It's pretty incredible if I'm trying to find a breakage in a repo I don't understand. Build's failing? Easy enough:
git bisect start master v1.1 # Bisect from v1.1 to current master
git bisect run cmake --build .build # Find the first commit where `cmake --build` returns non-zero.
No need to bother trying to understand the error message, I can go make coffee instead and then just look at the commit that broke it. Also, this is really useful for and in conjunction with Nixpkgs.It's not as useful for personal projects because chances are it won't tell you anything you don't already know.
> It's pretty incredible if I'm trying to find a breakage in a repo I don't understand.

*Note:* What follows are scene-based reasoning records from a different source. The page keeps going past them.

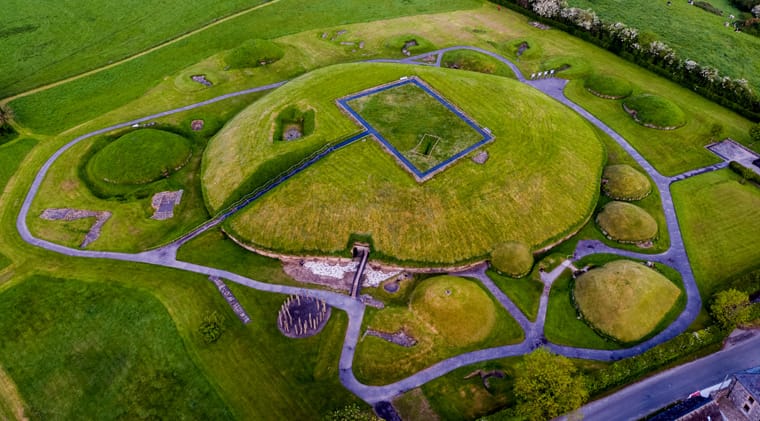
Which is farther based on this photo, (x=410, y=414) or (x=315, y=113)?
(x=315, y=113)

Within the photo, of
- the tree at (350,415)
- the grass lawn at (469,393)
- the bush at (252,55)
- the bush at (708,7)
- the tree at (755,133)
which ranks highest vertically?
the bush at (708,7)

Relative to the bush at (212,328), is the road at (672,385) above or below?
below

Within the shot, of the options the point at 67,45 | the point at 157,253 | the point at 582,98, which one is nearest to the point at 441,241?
the point at 157,253

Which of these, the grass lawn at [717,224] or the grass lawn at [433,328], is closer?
the grass lawn at [433,328]

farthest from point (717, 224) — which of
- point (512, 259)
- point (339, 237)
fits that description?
point (339, 237)

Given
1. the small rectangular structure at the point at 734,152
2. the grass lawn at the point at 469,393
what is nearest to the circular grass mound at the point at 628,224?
the small rectangular structure at the point at 734,152

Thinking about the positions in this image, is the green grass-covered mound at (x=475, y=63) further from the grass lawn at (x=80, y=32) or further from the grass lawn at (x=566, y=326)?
the grass lawn at (x=80, y=32)

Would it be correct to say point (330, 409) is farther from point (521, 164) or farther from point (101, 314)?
point (521, 164)
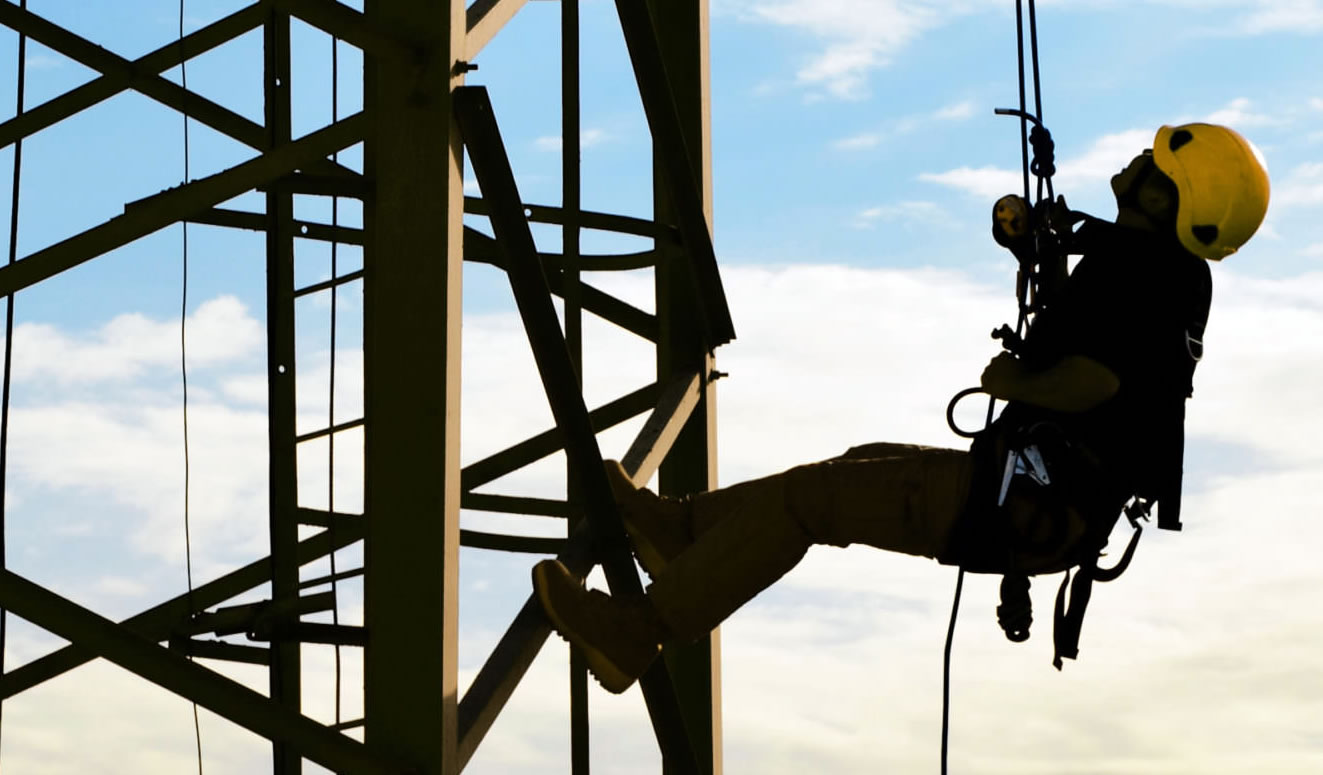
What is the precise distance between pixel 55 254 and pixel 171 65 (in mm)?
2584

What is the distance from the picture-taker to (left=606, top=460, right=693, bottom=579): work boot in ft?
26.6

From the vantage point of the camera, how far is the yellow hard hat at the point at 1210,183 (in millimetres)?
7184

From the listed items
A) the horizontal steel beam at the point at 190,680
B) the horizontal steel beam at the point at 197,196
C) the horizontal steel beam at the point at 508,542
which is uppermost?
the horizontal steel beam at the point at 197,196

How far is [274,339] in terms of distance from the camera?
34.2 feet

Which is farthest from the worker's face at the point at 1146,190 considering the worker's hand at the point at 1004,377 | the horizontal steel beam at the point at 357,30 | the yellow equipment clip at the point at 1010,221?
the horizontal steel beam at the point at 357,30

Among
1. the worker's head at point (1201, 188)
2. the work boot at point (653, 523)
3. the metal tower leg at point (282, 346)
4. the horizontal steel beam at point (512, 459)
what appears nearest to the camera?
the worker's head at point (1201, 188)

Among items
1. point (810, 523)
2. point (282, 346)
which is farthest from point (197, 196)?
point (282, 346)

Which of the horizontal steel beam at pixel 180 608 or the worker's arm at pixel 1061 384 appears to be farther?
the horizontal steel beam at pixel 180 608

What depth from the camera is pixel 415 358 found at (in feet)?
22.9

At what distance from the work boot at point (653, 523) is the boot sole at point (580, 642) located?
77 centimetres

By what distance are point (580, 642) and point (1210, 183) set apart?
9.33ft

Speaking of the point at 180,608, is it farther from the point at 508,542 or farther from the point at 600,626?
the point at 600,626

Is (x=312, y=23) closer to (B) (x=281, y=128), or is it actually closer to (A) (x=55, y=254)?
(A) (x=55, y=254)

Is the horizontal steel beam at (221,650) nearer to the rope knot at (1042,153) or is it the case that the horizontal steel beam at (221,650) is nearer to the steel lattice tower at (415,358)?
the steel lattice tower at (415,358)
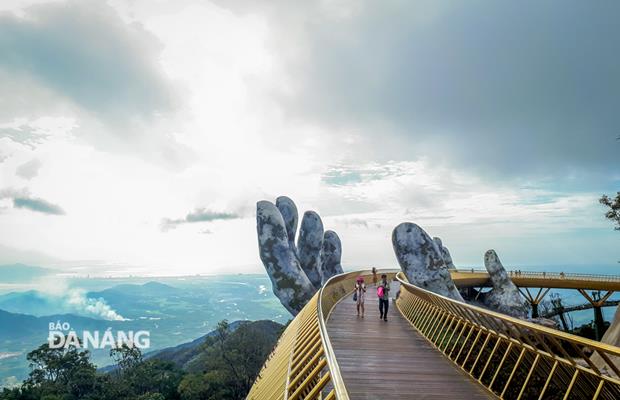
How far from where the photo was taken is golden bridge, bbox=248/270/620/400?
4992 mm

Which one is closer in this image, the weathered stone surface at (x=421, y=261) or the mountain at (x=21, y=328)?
the weathered stone surface at (x=421, y=261)

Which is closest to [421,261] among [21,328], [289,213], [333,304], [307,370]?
[333,304]

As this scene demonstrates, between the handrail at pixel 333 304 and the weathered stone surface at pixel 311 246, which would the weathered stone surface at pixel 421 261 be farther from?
the weathered stone surface at pixel 311 246

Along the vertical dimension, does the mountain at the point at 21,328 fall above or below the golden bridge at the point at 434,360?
below

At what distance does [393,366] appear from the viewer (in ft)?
26.1

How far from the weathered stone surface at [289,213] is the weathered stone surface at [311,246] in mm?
997

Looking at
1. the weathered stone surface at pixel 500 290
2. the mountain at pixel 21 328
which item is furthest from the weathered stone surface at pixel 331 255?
the mountain at pixel 21 328

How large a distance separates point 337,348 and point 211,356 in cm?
2954

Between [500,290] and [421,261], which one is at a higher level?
[421,261]

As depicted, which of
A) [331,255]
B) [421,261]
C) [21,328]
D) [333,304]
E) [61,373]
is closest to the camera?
[333,304]

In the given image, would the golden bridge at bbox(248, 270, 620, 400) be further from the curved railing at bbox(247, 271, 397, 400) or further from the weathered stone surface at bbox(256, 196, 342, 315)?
the weathered stone surface at bbox(256, 196, 342, 315)

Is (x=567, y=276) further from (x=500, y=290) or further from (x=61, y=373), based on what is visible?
(x=61, y=373)

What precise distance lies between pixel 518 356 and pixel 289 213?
27.9 m

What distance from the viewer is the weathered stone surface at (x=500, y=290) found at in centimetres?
2753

> Build's failing? Easy enough:
> It's not as useful for personal projects
How often do you run into this situation, though? For your scenario to arise, you need:
(1) A repo you're unfamiliar with (which is already unusual for most people... most people spend most of their time working on repositories they've become familiar with)
(2) The unfamiliar repo to use standard build commands you already know, which is basically never the case in my experience (even cmake-based projects almost always need variables defined with custom names I don't know beforehand, and the configuration process is so onerous I find the GUI easier)
(3) An obscure enough breakage where the output is complete garbage (otherwise the compile error would just tell you the file and line, and git blame would tell you the commit directly)
(4) Knowledge that this unfamiliar repo actually would have actually built on your machine at some point (which is often not the case because cmake isn't hermetic and breakages are often due to having the wrong toolchain installed)
(5) For the problem to be a mere build error, as opposed to some running of the program that requires investing time to automate
(6) For you to not have any sort of prior CI or other form of validation on your dependencies, because you apparently didn't catch even catch a build error when it was introduced (never mind automated testing)
I could go on, but these set of circumstances are more or less indistinguishable from ~never to me.